Exposition Jean Sabrier au CAPC à Bordeaux
Commissaire de l’exposition : Alice Cavender
Au CAPC à Bordeaux. À ne pas rater! Avec notamment, « Le cristal liquide », une belle approche de la sublimation par Jean Sabrier, tant dans sa dimension chimique que celle du processus pulsionnel en jeu dans un acte de création. La pulsion scopique, qui engage l’œil, métaphorisé ici de manière elliptique (dans les deux sens du terme, avec l’ellipse comme forme géométrique et l’ellipse comme disparition – ce qu’on ne voit pas) par le mazzocchio est également questionnée, entre le voir du « regardeur » et être vu. Quel est donc ce mouvement de transformation qui opère par le truchement d’une évanescence gazeuse, celle d’un cristal liquide? C’est un mouvement qui confine aux frontières de « l’inframince », à tel point qu’on ne le voit pas et qu’il nous échappe.

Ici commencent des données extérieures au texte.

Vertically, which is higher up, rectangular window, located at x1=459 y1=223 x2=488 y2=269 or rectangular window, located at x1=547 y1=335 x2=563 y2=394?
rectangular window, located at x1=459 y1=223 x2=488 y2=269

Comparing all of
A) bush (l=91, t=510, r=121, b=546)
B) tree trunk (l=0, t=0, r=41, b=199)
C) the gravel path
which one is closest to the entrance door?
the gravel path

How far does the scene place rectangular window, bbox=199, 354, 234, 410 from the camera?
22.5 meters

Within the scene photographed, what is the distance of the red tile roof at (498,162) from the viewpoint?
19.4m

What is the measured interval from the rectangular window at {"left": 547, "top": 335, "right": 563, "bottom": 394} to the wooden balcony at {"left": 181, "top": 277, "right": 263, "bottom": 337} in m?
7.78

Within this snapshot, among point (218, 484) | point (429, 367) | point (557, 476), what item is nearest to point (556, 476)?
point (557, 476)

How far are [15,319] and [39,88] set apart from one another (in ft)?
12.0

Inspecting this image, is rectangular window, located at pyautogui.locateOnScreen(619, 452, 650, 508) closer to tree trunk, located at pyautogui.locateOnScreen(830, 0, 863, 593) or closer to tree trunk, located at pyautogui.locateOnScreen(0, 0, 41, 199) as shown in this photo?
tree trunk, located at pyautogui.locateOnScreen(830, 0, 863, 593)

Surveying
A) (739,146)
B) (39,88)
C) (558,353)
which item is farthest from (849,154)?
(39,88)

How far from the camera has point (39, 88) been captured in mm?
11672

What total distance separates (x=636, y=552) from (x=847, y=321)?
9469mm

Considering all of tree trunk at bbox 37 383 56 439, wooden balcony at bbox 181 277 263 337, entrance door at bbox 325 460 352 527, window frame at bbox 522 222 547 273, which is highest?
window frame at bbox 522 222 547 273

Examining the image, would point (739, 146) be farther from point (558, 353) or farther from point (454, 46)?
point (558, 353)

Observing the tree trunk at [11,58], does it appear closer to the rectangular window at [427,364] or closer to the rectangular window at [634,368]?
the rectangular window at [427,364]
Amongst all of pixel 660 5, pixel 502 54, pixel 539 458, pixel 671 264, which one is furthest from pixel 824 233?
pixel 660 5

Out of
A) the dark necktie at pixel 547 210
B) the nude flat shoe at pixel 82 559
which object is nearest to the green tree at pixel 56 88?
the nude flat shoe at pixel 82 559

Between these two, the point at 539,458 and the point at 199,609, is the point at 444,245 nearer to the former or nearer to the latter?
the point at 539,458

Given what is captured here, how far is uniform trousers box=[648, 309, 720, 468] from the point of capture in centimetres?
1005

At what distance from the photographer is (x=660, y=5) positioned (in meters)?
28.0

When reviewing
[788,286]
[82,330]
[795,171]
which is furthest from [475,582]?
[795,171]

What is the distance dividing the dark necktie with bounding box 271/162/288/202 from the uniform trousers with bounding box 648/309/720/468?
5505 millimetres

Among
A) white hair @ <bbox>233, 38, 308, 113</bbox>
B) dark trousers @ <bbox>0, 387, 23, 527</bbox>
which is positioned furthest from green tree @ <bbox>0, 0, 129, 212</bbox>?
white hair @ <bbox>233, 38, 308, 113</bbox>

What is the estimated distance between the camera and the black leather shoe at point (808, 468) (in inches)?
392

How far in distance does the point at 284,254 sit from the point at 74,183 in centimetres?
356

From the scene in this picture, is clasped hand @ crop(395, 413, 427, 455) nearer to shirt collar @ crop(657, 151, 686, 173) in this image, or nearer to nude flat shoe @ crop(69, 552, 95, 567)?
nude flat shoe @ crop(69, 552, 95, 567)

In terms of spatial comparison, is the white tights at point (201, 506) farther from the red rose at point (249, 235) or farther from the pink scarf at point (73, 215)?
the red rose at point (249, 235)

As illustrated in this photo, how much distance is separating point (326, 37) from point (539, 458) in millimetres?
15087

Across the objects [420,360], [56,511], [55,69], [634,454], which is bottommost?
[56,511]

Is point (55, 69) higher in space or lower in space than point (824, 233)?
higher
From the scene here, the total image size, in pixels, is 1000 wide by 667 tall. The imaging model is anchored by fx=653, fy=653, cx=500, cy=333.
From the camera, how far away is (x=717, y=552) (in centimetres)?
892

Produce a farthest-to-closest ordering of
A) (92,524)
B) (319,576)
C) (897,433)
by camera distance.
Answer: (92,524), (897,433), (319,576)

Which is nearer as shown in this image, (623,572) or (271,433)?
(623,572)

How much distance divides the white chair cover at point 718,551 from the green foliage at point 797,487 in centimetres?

Nous pouvons aussi approcher, avec cette œuvre magistrale, une illustration artistique de la question de l’aphanisis du sujet.
PS : Le mazzocchio est une coiffe de la renaissance que portaient les seigneurs Florentins. Il fut représenté à plusieurs reprises par P. Uccello (« Bataille de San Romano » et « Scènes de la vie de Noé »). L’artiste contemporain Jean Sabrier s’est également penché sur la singularité de cet objet à la géométrie parfaite et énigmatique. Le mazzocchio est un tore qui rassemble en sa forme elliptique un espace vide, une vacuité, soit un seuil, un lieu qui pourrait être celui de la métamorphose. Ce n’est en réalité pas seulement un lieu car il préfigure un mouvement de disparition qui opère précisément en cet espace bordé de figures parallélépipédiques, des carrés agencés dans l’espace. Ce trou bordé est donc le lieu même de la présence évanescente, celui du mouvement constitutif de la sublimation.

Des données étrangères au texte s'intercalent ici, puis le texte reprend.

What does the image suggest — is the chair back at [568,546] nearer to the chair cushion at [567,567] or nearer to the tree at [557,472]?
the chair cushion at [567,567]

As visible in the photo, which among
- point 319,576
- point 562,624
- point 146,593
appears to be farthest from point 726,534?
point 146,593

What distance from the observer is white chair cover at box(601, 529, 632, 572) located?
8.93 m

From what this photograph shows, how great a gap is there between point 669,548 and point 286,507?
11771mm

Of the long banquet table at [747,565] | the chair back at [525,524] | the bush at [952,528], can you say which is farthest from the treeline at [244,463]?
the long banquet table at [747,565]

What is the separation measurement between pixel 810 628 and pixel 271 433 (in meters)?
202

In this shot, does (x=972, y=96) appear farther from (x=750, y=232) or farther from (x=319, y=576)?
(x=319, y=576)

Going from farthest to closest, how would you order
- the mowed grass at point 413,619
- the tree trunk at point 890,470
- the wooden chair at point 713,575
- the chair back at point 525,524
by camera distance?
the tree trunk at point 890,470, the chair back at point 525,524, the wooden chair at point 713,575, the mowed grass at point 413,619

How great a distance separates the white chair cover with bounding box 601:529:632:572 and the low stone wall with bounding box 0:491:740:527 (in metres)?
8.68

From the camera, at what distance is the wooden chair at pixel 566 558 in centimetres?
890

Pour ses 50 ans d’existence, le Musée d’Art contemporain de la ville de Bordeaux rend hommage à l’artiste bordelais, Jean-Sabrier.
L’exposition se tiendra du 07 avril 2023 au 24 avril 2024 au CAPC, musée d’art contemporain
7 rue Ferrere 33000 Bordeaux
Horaires : Ouvert du mardi au dimanche de 11h à 18h, de 11h à 20h le 2e mercredi du mois Fermé les lundis ou jours fériés, sauf 14 juillet et 15 août.
Vernissage : Jeudi 6 avril – 19h
Portrait de Jean Sabrier par Richard Hamilton : « Jean Sabrier 3.8.98 », 1998. Photo polaroïd.
Artiste autodidacte et touche-à-tout, Jean Sabrier (1951-2020) a développé en quatre décennies une œuvre polymorphe. Son travail subtil et poétique mêle exigence et humour, offrant à celle ou celui qui le regarde une expérience perceptive à la fois jouissive et déstabilisante.
Entouré de ses figures tutélaires avec lesquels il maintient un dialogue constant – les grands maîtres de la perspective de la Renaissance, Piero Della Francesca ou Paolo Uccello, l’inclassable Marcel Duchamp et son alter-ego britannique Richard Hamilton – il expérimente avec les limites de notre champ de vision, dans un détournement constant de notre regard.
Le temps et le mouvement sont au cœur de son travail de sculpture, d’installation, de photographie, d’édition et de peinture. Sa façon d’envisager l’œuvre d’art comme une expérience « totale » et connectée trouve son aboutissement dans ses films d’animation, développés sur les vingt dernières années de sa vie et véritables mises en abyme de l’ensemble de ses recherches et préoccupations artistiques.
C’est à travers cette production protéiforme que Jean Sabrier s’escrime à nous encourager à questionner notre vision et à décentrer notre regard. Dans son laboratoire de représentation des formes, ce bricoleur-scientifique-artisan-érudit-poète-artiste livre au monde une œuvre malicieuse et séduisante, confirmant les mots si justes de son ami Bernard Noël à son égard : « quand elle est bien dirigée, la perception peut aller plus loin que ne va la vue, et là, dans un frémissement extrême, s’épanouit un sentir qui voit ».